Most of Mr. Jassy’s equity won’t vest for at least five years, and the award is structured to give him roughly the same number of shares each year, valued at $33 million to $35 million at recent share prices, after 2023, Amazon’s securities filing says. An Amazon spokesman called the award competitive with that of CEOs at other large companies.
Intel said Mr. Gelsinger’s pay reflected his experience, the challenge of transforming Intel and $50 million in compensation he gave up by leaving business software company VMware Inc. Excluding one-time payments, Mr. Gelsinger’s pay for 2021 was about 276 times that of the company’s median worker, Intel said in its annual proxy statement.
As in recent years, some of the highest-paid CEOs of public companies weren’t running businesses in the S&P 500 index.
Private-equity giant KKR & Co. reported paying co-CEOs Joseph Bae and Scott Nuttall compensation valued at $559.6 million and $523.1 million, respectively. The men took over last fall from company co-founders Henry Kravis and George Roberts. “The vast majority of the compensation is performance-based stock that will have to more than double in value for the stock awards to fully vest,” a KKR spokeswoman said.

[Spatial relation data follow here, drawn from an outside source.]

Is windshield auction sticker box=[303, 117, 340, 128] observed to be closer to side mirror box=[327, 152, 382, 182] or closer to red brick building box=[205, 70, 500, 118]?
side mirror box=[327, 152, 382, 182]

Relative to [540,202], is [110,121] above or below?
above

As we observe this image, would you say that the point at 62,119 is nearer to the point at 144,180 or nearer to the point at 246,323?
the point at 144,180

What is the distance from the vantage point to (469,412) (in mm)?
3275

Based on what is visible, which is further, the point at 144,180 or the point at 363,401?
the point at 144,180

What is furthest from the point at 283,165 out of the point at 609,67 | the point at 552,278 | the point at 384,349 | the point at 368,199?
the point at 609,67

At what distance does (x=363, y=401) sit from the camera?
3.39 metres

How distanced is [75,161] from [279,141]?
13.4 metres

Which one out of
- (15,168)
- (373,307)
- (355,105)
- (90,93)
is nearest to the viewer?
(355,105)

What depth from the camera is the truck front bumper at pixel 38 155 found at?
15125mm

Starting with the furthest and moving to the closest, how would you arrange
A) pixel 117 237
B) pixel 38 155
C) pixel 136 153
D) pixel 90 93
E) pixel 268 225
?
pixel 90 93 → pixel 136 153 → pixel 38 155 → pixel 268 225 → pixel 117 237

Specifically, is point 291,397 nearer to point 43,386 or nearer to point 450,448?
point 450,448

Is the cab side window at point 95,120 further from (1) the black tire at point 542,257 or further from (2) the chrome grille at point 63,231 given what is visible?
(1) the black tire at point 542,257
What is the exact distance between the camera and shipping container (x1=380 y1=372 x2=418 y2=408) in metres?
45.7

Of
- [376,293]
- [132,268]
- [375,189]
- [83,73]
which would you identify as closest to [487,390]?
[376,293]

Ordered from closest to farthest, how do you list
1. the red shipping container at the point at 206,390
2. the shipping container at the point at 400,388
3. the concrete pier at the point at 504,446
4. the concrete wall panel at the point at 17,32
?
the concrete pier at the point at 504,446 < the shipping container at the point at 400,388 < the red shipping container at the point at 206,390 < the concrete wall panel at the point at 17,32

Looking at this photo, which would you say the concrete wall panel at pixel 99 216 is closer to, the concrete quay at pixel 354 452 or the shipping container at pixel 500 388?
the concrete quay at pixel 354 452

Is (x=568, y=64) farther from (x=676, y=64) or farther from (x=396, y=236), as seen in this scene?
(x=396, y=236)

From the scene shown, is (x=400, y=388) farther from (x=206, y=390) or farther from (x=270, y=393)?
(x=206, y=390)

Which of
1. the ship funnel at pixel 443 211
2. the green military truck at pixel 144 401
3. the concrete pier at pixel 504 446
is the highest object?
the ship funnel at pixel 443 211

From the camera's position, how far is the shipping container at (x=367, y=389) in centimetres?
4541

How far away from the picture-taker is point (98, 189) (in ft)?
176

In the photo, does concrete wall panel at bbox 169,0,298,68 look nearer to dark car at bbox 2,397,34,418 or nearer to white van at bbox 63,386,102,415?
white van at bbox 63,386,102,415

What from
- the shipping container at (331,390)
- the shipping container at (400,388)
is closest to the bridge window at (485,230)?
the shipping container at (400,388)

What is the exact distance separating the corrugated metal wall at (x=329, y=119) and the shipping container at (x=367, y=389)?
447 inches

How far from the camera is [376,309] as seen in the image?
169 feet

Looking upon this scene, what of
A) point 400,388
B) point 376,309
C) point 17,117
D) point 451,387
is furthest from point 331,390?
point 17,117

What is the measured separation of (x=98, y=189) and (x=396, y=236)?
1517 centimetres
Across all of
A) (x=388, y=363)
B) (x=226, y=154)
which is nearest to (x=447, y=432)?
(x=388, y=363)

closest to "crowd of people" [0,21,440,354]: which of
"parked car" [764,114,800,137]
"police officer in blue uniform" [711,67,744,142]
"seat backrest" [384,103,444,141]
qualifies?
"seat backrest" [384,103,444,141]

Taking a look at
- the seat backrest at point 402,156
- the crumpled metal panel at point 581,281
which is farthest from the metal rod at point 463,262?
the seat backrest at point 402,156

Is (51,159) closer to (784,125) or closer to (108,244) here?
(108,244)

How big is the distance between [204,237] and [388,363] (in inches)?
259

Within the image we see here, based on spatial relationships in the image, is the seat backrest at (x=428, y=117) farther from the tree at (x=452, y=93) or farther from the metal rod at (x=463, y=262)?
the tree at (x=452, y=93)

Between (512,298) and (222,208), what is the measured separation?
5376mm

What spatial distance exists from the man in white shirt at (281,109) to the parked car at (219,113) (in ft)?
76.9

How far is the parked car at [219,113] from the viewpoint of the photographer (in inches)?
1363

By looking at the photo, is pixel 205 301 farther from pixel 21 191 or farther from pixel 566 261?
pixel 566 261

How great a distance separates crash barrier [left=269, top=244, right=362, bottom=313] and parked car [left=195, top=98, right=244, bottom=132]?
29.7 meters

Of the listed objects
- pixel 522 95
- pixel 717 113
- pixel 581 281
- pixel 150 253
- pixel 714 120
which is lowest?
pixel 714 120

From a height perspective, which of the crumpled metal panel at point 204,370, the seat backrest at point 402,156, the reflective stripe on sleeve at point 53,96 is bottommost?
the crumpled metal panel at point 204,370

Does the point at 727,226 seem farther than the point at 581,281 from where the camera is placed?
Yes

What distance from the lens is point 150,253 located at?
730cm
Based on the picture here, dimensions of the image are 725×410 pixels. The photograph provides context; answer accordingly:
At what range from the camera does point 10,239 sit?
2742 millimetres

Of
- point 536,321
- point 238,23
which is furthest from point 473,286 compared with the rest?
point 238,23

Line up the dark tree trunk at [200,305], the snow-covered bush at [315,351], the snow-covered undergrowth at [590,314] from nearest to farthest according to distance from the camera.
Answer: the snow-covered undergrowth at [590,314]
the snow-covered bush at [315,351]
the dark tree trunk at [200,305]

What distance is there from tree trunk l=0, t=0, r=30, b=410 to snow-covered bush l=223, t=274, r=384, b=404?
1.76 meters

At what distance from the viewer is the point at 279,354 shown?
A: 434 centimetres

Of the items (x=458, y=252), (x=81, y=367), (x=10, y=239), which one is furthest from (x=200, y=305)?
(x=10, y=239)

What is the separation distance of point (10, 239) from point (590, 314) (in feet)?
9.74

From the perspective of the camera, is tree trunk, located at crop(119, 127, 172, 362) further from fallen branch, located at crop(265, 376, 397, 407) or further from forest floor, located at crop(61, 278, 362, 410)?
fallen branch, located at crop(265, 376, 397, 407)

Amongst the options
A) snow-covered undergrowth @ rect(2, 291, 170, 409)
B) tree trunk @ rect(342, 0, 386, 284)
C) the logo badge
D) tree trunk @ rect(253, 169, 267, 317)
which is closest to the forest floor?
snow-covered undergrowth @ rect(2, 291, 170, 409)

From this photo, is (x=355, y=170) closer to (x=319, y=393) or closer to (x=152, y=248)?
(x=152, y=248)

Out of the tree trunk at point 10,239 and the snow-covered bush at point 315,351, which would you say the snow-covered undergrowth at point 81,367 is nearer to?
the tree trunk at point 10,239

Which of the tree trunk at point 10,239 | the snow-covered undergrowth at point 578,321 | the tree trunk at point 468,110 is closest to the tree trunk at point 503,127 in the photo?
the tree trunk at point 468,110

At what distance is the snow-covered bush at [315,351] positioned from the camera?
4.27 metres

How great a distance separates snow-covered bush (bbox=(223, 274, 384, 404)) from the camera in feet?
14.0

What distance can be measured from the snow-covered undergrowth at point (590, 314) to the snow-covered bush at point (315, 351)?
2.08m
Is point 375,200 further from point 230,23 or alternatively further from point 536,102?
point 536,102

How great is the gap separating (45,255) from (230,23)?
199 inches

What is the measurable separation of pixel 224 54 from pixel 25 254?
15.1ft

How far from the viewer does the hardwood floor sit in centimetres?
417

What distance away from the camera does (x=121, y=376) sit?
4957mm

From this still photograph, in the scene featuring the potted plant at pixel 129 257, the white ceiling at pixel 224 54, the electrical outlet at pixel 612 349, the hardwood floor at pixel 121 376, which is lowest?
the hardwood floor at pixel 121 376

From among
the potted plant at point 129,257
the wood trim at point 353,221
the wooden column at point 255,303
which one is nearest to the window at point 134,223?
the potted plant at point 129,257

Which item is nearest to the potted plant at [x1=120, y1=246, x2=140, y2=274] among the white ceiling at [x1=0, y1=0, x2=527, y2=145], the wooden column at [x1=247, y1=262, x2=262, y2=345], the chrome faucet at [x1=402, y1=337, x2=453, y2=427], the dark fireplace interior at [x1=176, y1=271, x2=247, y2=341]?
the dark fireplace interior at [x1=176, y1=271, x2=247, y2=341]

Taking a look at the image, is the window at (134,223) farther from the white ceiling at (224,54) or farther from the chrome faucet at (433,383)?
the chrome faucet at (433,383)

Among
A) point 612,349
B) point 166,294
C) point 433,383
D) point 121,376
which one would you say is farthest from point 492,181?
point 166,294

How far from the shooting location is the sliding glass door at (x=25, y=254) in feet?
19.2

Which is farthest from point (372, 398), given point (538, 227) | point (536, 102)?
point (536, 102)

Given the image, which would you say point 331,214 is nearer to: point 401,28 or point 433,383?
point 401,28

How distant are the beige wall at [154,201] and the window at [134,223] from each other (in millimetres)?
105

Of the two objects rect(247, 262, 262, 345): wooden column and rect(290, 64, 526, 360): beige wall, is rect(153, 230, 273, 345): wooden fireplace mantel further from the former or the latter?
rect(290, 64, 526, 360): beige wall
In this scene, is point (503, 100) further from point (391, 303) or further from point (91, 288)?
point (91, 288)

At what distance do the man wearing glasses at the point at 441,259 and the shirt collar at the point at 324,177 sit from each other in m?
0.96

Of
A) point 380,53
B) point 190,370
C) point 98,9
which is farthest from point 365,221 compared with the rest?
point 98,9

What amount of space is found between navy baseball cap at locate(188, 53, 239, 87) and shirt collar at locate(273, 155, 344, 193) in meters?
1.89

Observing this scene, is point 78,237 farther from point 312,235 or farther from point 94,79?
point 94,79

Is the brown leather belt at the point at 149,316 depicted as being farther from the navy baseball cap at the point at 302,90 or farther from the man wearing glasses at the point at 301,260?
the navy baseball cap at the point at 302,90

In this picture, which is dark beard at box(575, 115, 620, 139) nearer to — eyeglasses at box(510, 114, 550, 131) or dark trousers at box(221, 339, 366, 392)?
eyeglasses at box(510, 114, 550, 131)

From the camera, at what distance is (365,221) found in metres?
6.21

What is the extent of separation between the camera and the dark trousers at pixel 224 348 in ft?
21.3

Hollywood agency Endeavor Group Holdings Inc. reported paying Ari Emanuel compensation valued at more than $308 million last year, in part with an arrangement that carries no cap on the number of shares he could receive. The stock awards vest over several years. Endeavor declined to comment.
The Journal analysis included 325 CEOs at S&P 500 companies with fiscal years ending after June 30 last year and reporting pay through April 1, using data from MyLogIQ, a research firm. Of those, 281 CEOs held the position for at least one full fiscal year.
Median employee pay, and the CEO pay ratios derived from them, are reported under Securities and Exchange Commission rules that give companies significant leeway on how they rank workers globally to identify the median employee. The pay for that median worker is then determined using the same rules that govern reported CEO pay.